> **Requisitos do problema**
Converta em uma tabela Markdown o trecho que começa na linha que contém "Looking across" e segue até o fim do material, deixando de fora as linhas em branco. Use a coluna Nº para o número de ordem e a coluna Texto para cada linha.
┄┄┄┄┄┄┄┄┄┄┄┄┄┄┄┄┄┄┄┄
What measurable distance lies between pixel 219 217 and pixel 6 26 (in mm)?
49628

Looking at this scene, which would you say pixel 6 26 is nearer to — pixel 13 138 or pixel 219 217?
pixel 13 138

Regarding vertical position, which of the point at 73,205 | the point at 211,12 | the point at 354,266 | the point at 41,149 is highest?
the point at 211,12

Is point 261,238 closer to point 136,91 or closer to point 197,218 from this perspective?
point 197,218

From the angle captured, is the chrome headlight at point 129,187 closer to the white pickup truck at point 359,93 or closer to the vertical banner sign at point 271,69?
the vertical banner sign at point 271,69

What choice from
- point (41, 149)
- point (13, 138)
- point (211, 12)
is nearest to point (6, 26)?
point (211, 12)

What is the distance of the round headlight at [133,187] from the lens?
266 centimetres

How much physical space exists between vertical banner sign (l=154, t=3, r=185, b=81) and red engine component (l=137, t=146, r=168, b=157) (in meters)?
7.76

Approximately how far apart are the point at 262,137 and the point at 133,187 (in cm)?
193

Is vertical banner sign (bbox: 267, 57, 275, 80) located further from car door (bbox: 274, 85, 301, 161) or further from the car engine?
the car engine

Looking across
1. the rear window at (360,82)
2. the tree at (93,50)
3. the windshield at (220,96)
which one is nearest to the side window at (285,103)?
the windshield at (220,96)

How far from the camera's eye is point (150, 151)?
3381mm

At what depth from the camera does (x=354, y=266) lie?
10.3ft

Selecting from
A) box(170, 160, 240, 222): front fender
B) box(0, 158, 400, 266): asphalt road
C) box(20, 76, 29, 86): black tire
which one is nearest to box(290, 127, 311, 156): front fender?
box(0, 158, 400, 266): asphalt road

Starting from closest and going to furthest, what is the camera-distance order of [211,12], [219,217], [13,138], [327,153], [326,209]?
┄┄┄┄┄┄┄┄┄┄┄┄┄┄┄┄┄┄┄┄
> **Resposta do exercício**
| Nº | Texto |
|---|---|
| 1 | Looking across |
| 2 | 1. the rear window at (360,82) |
| 3 | 2. the tree at (93,50) |
| 4 | 3. the windshield at (220,96) |
| 5 | which one is nearest to the side window at (285,103)? |
| 6 | the windshield at (220,96) |
| 7 | How far from the camera's eye is point (150, 151)? |
| 8 | 3381mm |
| 9 | At what depth from the camera does (x=354, y=266) lie? |
| 10 | 10.3ft |
| 11 | Selecting from |
| 12 | A) box(170, 160, 240, 222): front fender |
| 13 | B) box(0, 158, 400, 266): asphalt road |
| 14 | C) box(20, 76, 29, 86): black tire |
| 15 | which one is nearest to box(290, 127, 311, 156): front fender? |
| 16 | box(0, 158, 400, 266): asphalt road |
| 17 | Starting from closest and going to furthest, what is the camera-distance order of [211,12], [219,217], [13,138], [327,153], [326,209]? |